Today's Scripture Reading (June 29, 2020): Ezekiel 27
Once upon a time, walls were a significant defensive improvement for any city or population center. The idea was that a population could hide behind a wall when an enemy attacked. In many ways, a wall worked the same way that the shell of a turtle protects the animal hidden inside the hardened casing. When danger struck, the people moved behind the wall, and those who wanted to do them harm were stopped by the barrier. As long as there was food, water, and adequate sanitation, the defenders could stay behind their walls for extended periods; sometimes, even for years.
But the invention of air travel lessened the importance of the walls that had been built around the cities. When the attacker could quickly go over the top of the wall and attack from above, the wall's value significantly decreased. Today, walls and physical barriers play a role but are not nearly as crucial for the protection of the people as they once were. Changes in transportation and communication mean that we increasingly live in a global community where it is not only walls that have decreased in value, but also the importance of borders.
Tyre was a global city long before that was a common phenomenon among the cities of the Earth. The city was a merchant city, built on the shores of the Mediterranean Sea, that became rich by trading and facilitating trade with the world. Ezekiel describes Tyre, not as a population center that exists by a substantial body of water but instead as a city that lives as a ship on the sea. Ezekiel goes on to reimagine the city as having masts, oars, and decks, like a ship that visits its harbor. And part of the importance of the Prophet's imagery was that it was easy for Tyre to believe that the city, because it was a global entity, trading with all of the nations of the world, was also protected from the mundane things about which other countries and cities had to worry. But Ezekiel needs Tyre to understand that that is not true. Babylon was a threat to the global merchant city of Tyre, just as it had been the Judean capital of Jerusalem, which was surrounded by land and who had only her walls to protect her.

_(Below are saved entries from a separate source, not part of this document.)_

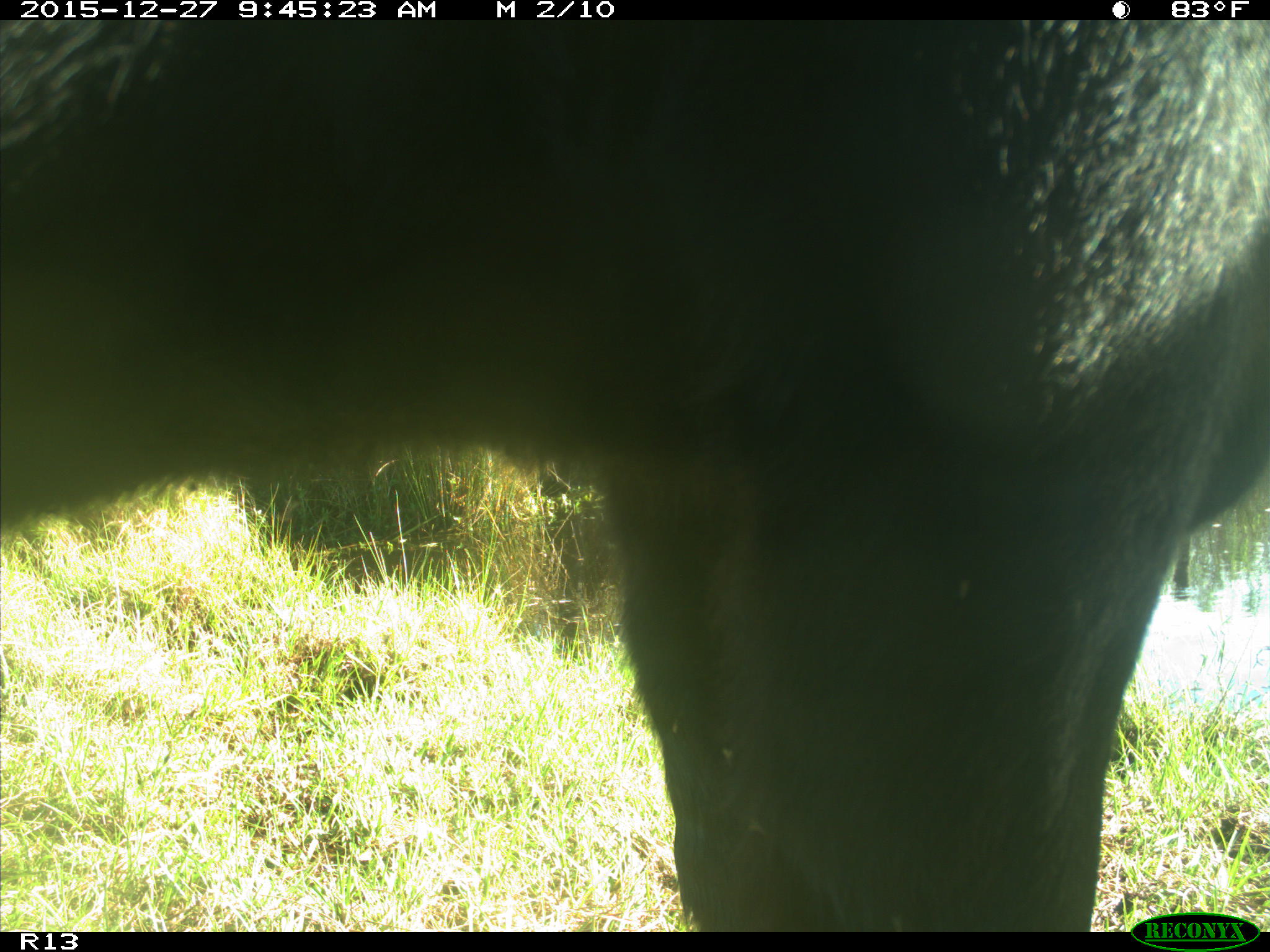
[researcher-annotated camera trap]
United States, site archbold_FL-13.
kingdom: Animalia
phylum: Chordata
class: Mammalia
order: Artiodactyla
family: Bovidae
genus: Bos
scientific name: Bos taurus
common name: domestic cow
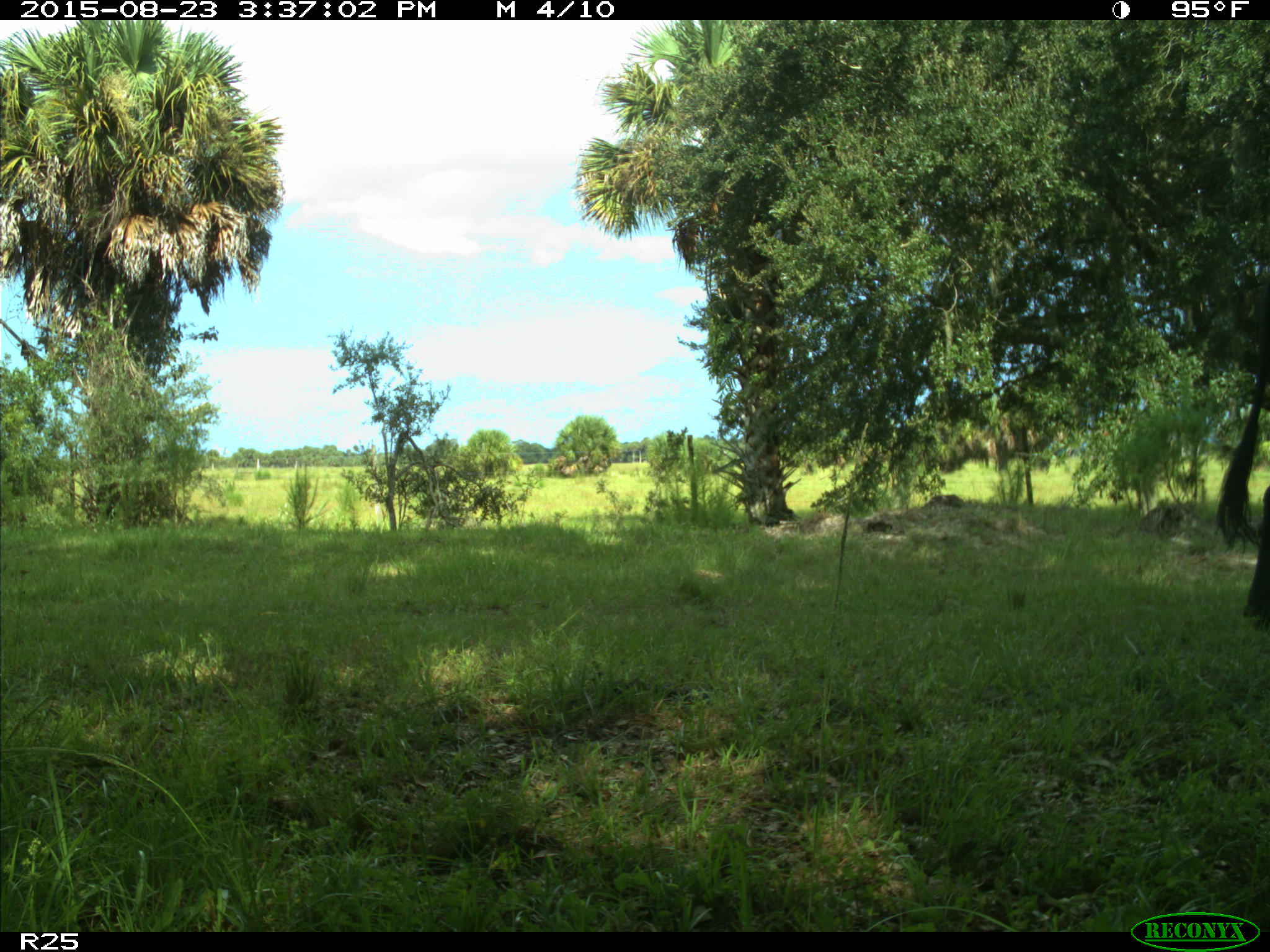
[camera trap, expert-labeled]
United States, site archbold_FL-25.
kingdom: Animalia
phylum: Chordata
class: Mammalia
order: Artiodactyla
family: Bovidae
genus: Bos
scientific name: Bos taurus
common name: domestic cow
Bos taurus (domestic cow).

Our problem might be the reverse. Just as Tyre could not rely on its status as a global city to save her, neither is it possible for us to retreat behind our walls and expect to somehow insulate ourselves from the interconnected world in which we live. Salvation for Tyre was available only in the presence of the God of this world, who walked with her on the oceans and existed with the people behind the walls. Any other source of hope was a delusion, and it was destined to fail.